"Does it hurt?" she asks.
"Not enough to stop." I capture her mouth again, backing her against the workbench. Weapons and gear clatter aside as I lift her onto the metal surface, stepping between her thighs.
"Here?" she asks, breathless. "Someone could walk in."
"I don't care." My hands work the button of her pants. "Let them. Let everyone know you're mine."
"Possessive."
"Always." I slide her pants down, taking her underwear with them. She's already wet, ready, and my hands are shaking with need. "Willa...”
"No second thoughts." Her fingers work my belt. "Not tonight."
I free myself from my own pants, and there's no finesse to this, no careful preparation. Just need. Just the desperate urge to be as close as possible to the only person who's made me feel human in years.
I push inside her and the sensation overwhelms everything else—tight heat that makes my vision white out, her body yielding and accepting me in one slow, perfect slide. She cries out, the sound raw and unguarded, her spine arching as her head falls back. Her hands scramble for purchase on the cold metal bench, nails scraping against steel, and I catch her before she can fall. My arms wrap around her back, pulling her flush against my chest as I start to move.

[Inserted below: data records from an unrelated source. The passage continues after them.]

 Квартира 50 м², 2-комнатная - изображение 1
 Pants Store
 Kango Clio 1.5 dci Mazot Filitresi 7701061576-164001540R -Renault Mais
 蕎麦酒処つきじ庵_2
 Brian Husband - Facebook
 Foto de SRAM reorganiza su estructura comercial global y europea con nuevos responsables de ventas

The rhythm is rough, unpolished, driven by desperation rather than skill. Each thrust rocks her against me, the metal bench groaning beneath us. Her legs lock around my waist, heels digging into my back, urging me deeper. I can feel every breath she takes, every small sound caught in her throat, every flutter of muscle as her body responds to mine.

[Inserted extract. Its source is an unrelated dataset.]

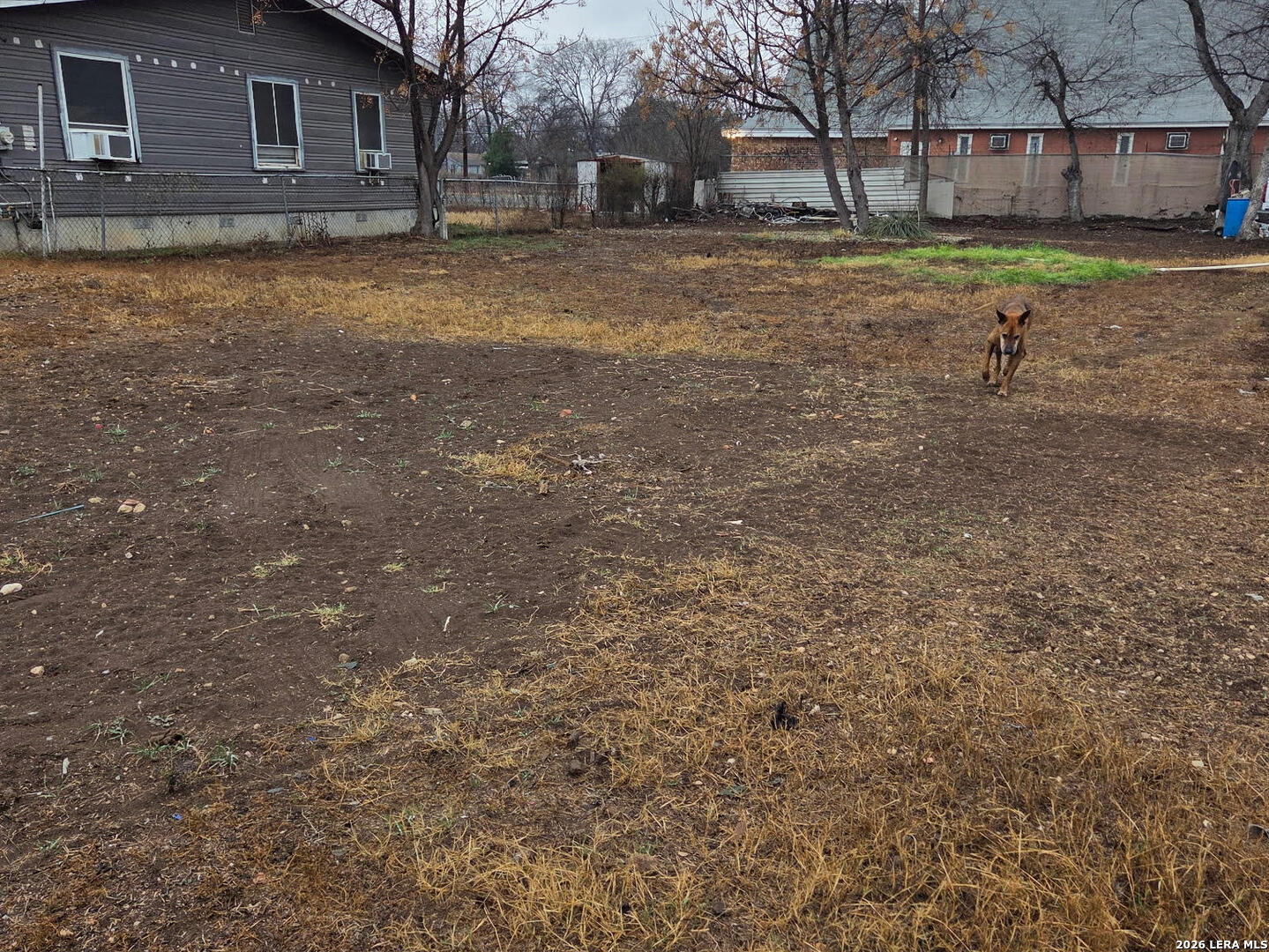 main property photo 7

"Look at me," I order. "I love you." The words tear out of me, raw and unplanned. "I love you, Willa. I love you and I'm terrified I'm going to get you killed."

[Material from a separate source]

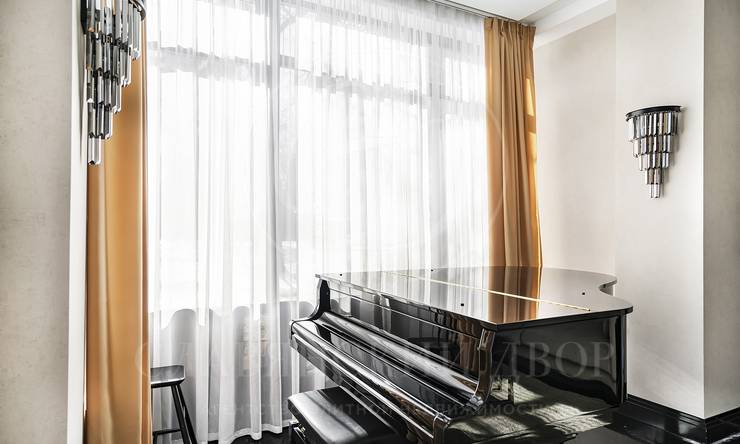 Лот-10131-303235 аренда дома Рублево-Успенское шоссе Барвиха XXI (21)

Her hands frame my face, thumbs tracing my scars. "I love you too. And you're not getting me killed. We're going to survive this. Both of us."
"You can't promise that."
"Watch me." She kisses me hard, then pulls back just enough to meet my eyes. "I love you, Kane. Whatever happens tomorrow, I want you to know that. I love you and I'm not afraid of dying beside you. I'm only afraid of dying without having said it."
The words are out now, true and terrifying, and there's no taking them back.
I make love to her with everything I have. My hands memorizing the curve of her waist, the taste of her skin, the way she gasps my name. If this is our last night, I want to burn every detail into memory.
When she comes apart in my arms, gasping my name, I follow seconds later, emptying myself inside her like I can leave something permanent, something that proves this moment existed.
We stay locked together for a long moment, neither of us willing to break the connection. My forehead rests against hers, our breathing harsh and uneven in the armory's silence. The cold metal bench digs into my knees but I don't move. Don't want to move. This is real—her warmth, her heartbeat againstmy chest, the way her fingers trace gentle patterns on my shoulders. The armory is cold but I'm burning, skin slick with sweat, heart hammering.
"Come back to me," she whispers against my neck. "Promise me you'll come back."
"I promise." The words are easy. Keeping them will be the hardest thing I've ever done. "We both walk out of that facility alive."
"Damn right we do," she says, echoing my own words from days ago.
We clean up in silence, getting dressed, trying to look like we didn't just declare love and have desperate sex on an armory workbench. But when we're fully clothed and armed again, she catches my hand.
"I meant it," she says. "I love you."
"I meant it too." I pull her close one more time, breathing her in. "And when this is over, when we've stopped the Committee and saved those people, I'm going to spend every day proving it."
"I'll hold you to that."
We walk back to quarters hand in hand, pretending tomorrow isn't coming.
But we get four hours. Four hours where I hold her, where her breathing evens out into sleep, where I can pretend this is normal and we're normal and tomorrow won't come with bullets and blood.
Four hours isn't enough. But it's what we get.
The briefing at 2200 is quiet. Everyone knows the stakes. Everyone knows this could be the last time we're all in the same room.
"Rules of engagement are simple," I say. "We get in, we document everything, we get out. No unnecessary risks. No heroics. We're not trying to win the war today—just gather proof it exists."